> You can't use a salt, the contact you want to match has to be able to compute ...

maxerickson · on March 15, 2016

Yeah, somehow I missed a couple of zeros, it would be 2.7 million.

Such a salt wouldn't tighten up the window though, for contact discovery to work, all the outputs have to be available to whatever is doing the matching.

jsnathan · on March 15, 2016

OK hold on. Say the rotating salt thing doesn't work, for whatever reason.

But you yourself made a better suggestion! If we do hash (phone #) contact pairs, and every client publishes multiple hashes, one for each of its contacts, then a cheating server would need to compute (max) (10^10 * 10^10)/3600 ~ 2.7e17 hours worth of hashes.

That would actually be secure, no?

Edit: messed up the math myself this time; I think this is correct now though

maxerickson · on March 15, 2016

For the contact discovery to be private, the phone has to calculate the hash. So the server cost also depends on the performance differential (many entities would likely still spend $50,000 to discover the contacts of a high value target).

Adding information increases the cost, but it also reduces the likelihood of a match.

You've edited your comment since I wrote the above. Anyway, if the attack is directed at a single user, there's only one 10^10 involved (and really, the phone number space isn't that big).

jsnathan · on March 15, 2016

Really sorry about the edits! Thinking in real time :)

So about the size of the phone number space. Interestingly I guess you could at least limit it by country. But, unless you already know the mobile phone numbers of the target's acquaintances, (in which case there is no real danger of 'leaking' your social graph), you can't really limit it more, because mobile phone numbers are pretty random within each country's phone number space (I think).

So say the US has at least 0.5 billion assigned mobile numbers, and you don't know which are assigned, so the space could easily be 10^10 for just the US. (I can't find any quick numbers on Google right now).

But even if we go down to say, 100 million, we would still get (10^7 * 10^7)/3600 ~ 2.7e11 hours worth of hashing to get all contact pairs. Which is still secure.

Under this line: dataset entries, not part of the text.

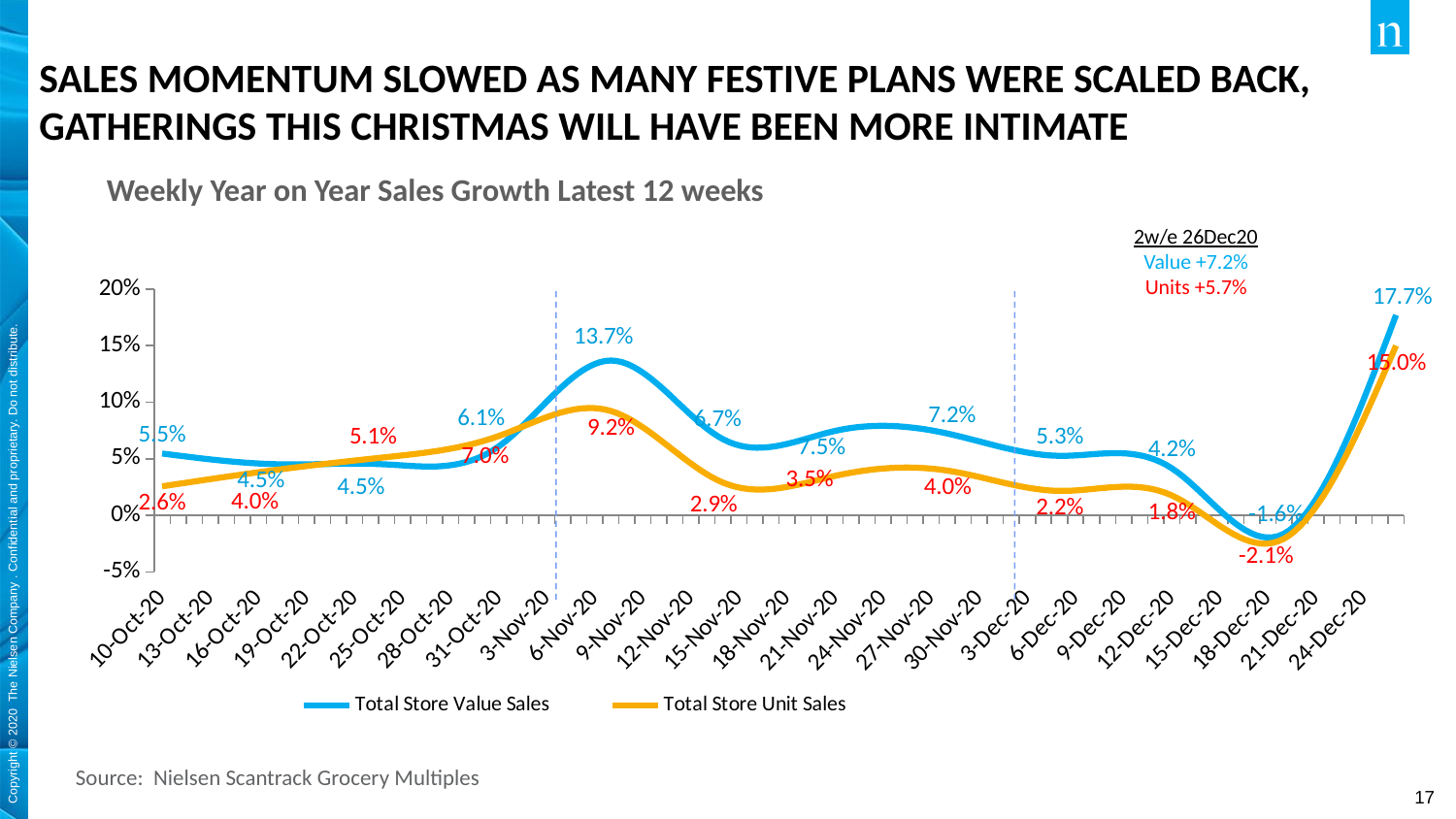
What is the highest value labelled on the Total Store Value Sales line? 17.7% What is the labelled value of the early-November peak on the Total Store Value Sales line? 13.7% What is the highest value labelled on the Total Store Unit Sales line? 15.0% What is the title of the chart? Weekly Year on Year Sales Growth Latest 12 weeks What is the lowest value labelled on the Total Store Value Sales line? -1.6% What Value growth is given in the annotation for 2w/e 26Dec20? +7.2% At the final data point on the right of the chart, which series is higher: Total Store Value Sales or Total Store Unit Sales? Total Store Value Sales How many series does the legend list? 2 What is the difference between the final labelled values of Total Store Value Sales (17.7%) and Total Store Unit Sales (15.0%)? 2.7 percentage points What type of chart is shown on the slide? Line chart What are the two series named in the legend? Total Store Value Sales and Total Store Unit Sales What is the lowest value labelled on the Total Store Unit Sales line? -2.1%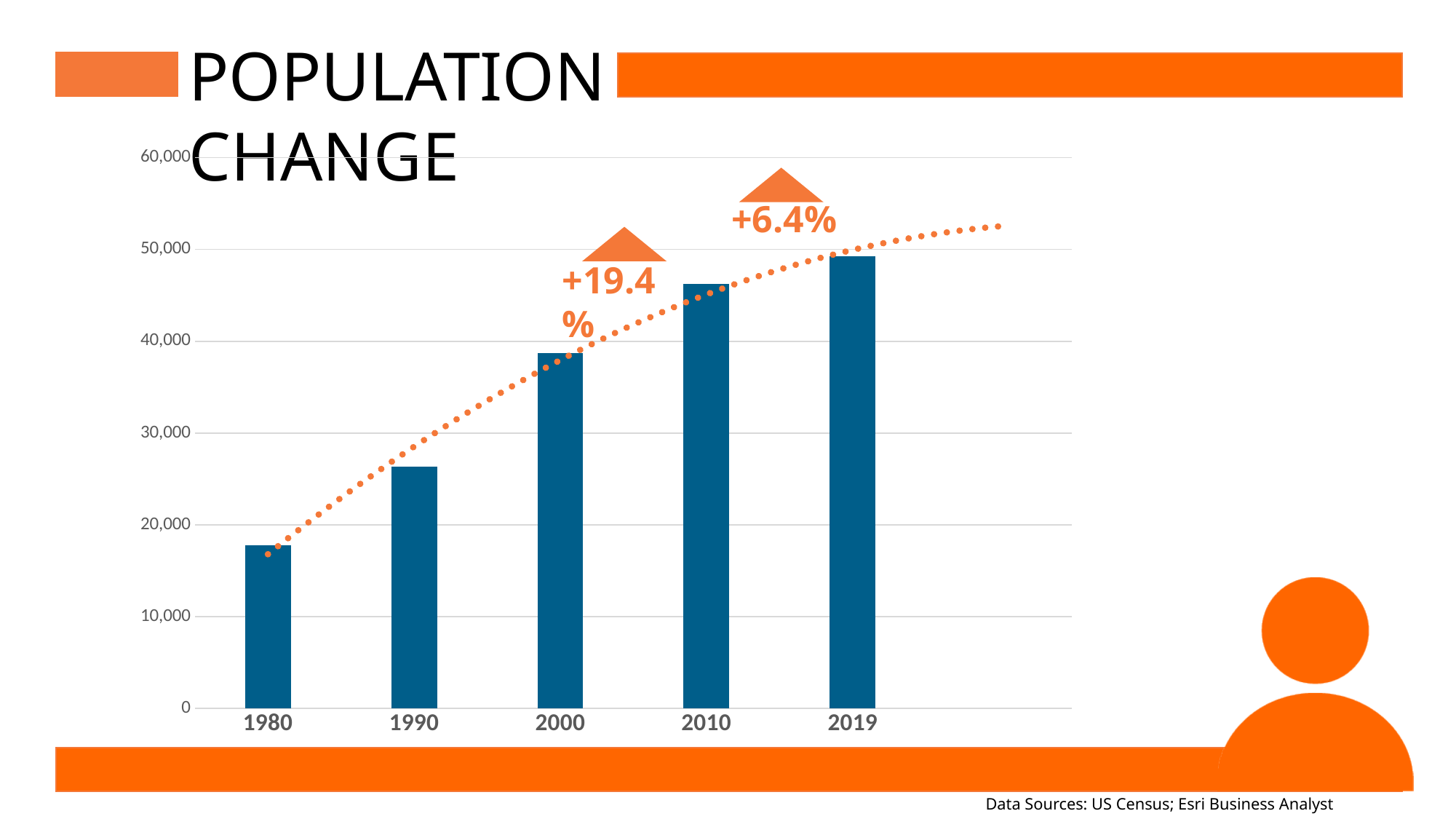
What kind of chart is shown on the slide? bar chart Do the population values rise or fall from 1980 to 2019? rise Is the value for 1980 greater or less than 20,000? less How many years are shown on the x axis of the chart? 5 Is the value for 2010 greater or less than 40,000? greater What is the title of the slide containing the chart? POPULATION CHANGE Which year has the lowest population bar? 1980 Which is larger, the value for 1990 or the value for 2010? 2010 Which year has the highest population bar? 2019 What percentage change is annotated between the 2010 and 2019 bars? +6.4% Is the value for 2000 greater or less than 40,000? less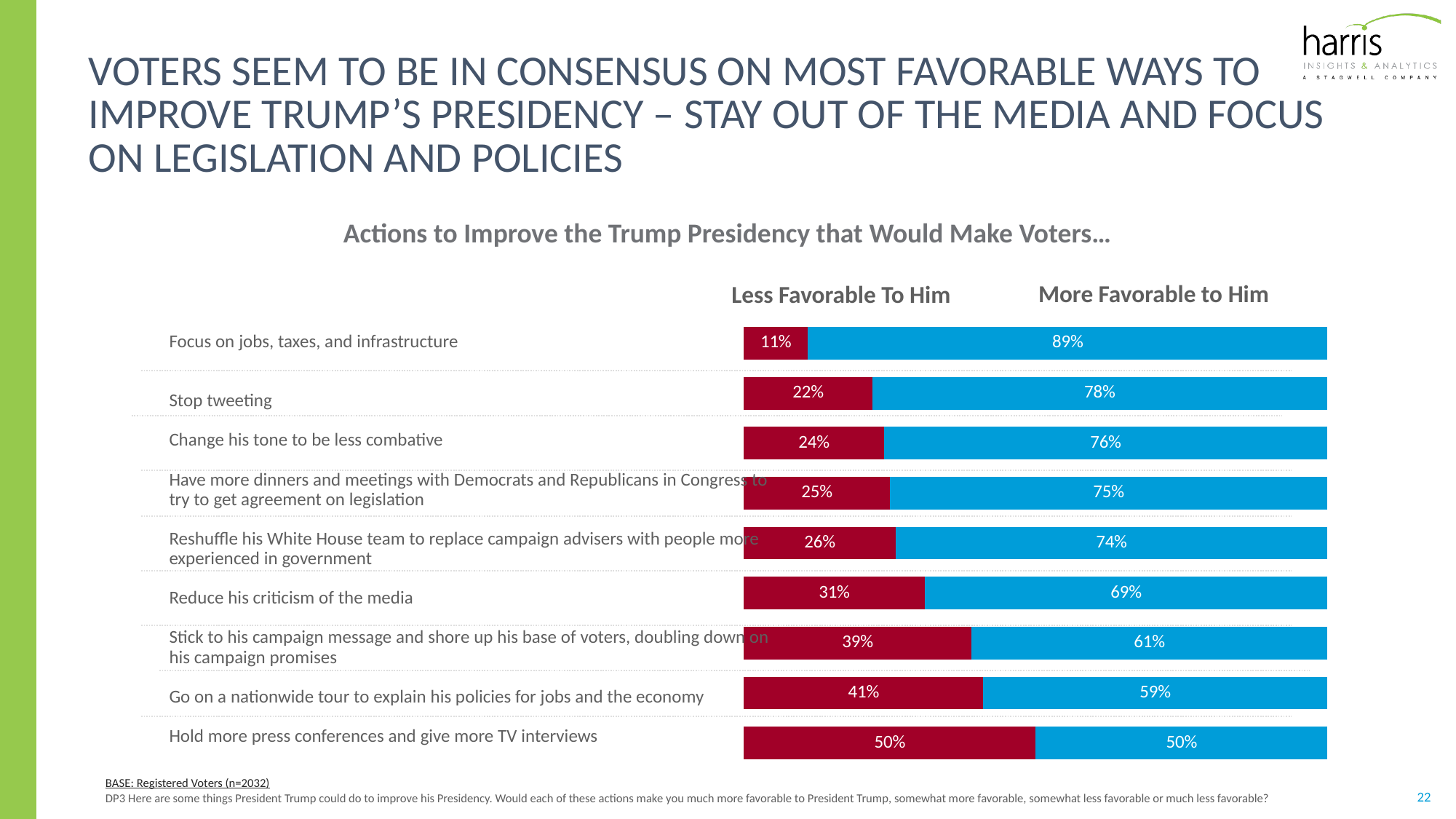
How many series does the chart show? 2 How many actions are listed in the chart? 9 What percentage of voters say focusing on jobs, taxes, and infrastructure would make them more favorable to him? 89% What is the title of the chart? Actions to Improve the Trump Presidency that Would Make Voters... Which action has the lowest 'More Favorable to Him' percentage? Hold more press conferences and give more TV interviews What type of chart is shown on the slide? Stacked bar chart What is the 'More Favorable to Him' value for 'Reduce his criticism of the media'? 69% What is the total of the two values for 'Hold more press conferences and give more TV interviews'? 100% What is the 'Less Favorable To Him' value for 'Stop tweeting'? 22% What is the difference between the 'More Favorable to Him' values for 'Stop tweeting' and 'Go on a nationwide tour to explain his policies for jobs and the economy'? 19 percentage points Which has a larger 'Less Favorable To Him' value: 'Change his tone to be less combative' or 'Reduce his criticism of the media'? Reduce his criticism of the media Which action has the highest 'More Favorable to Him' percentage? Focus on jobs, taxes, and infrastructure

Now as far as limiting one end point to a single phone number - that would be a special case. I'm not sure if this isn't moving the goal post a bit.

As long as the server does not have access to your own phone number, it, or anyone who has hacked into the server, cannot really use that to limit their computations. Unless they are already targeting you through other means (possibly you are a person of interest to someone), and so know your phone #.

In that case yes, they could reveal (part of) your social graph for a (maybe) affordable cost. But in that very special case, I think we are dealing with nation-state adversaries.

And in that case, the telcos probably already have a list of your phone # contacts. So it would probably be easier to simply get it from them.

The only thing left to be revealed would be that you communicated with a specific acquaintance using that particular app, at some particular time.

So a targeted attack could leak that metadata.

It's not perfect.. but I think it might just be good enough for most users.

If we go off the deep end with an attack tailored to a single phone #, we also have to worry about a whole lot of other attack vectors that are probably more important.

Lastly, note that the user (if sufficiently paranoid) could simply opt out of the automatic contact search post-install.

dfox · on March 15, 2016

As for mobile phone numbers being randomly placed inside larger space of all phone numbers, while this makes some sense for US/NANP, in most of the rest of the world mobile numbers have some semi-well defined prefixes (as in "number that starts with 6 or 7 is certainly mobile phone, discerning what operator is sligthly non-trivial") and even for NANP there probably is some publicly available database that says whether given number is mobile or not.

maxerickson · on March 15, 2016

I don't think it's moving the goalposts, the ability to focus an attack on an individual number is an important consideration for an individual evaluating the system. That only their contacts are revealed is not much consolation when their contacts are revealed.

The ability to move out to the phone network at observe metadata there does make the discussion somewhat academic.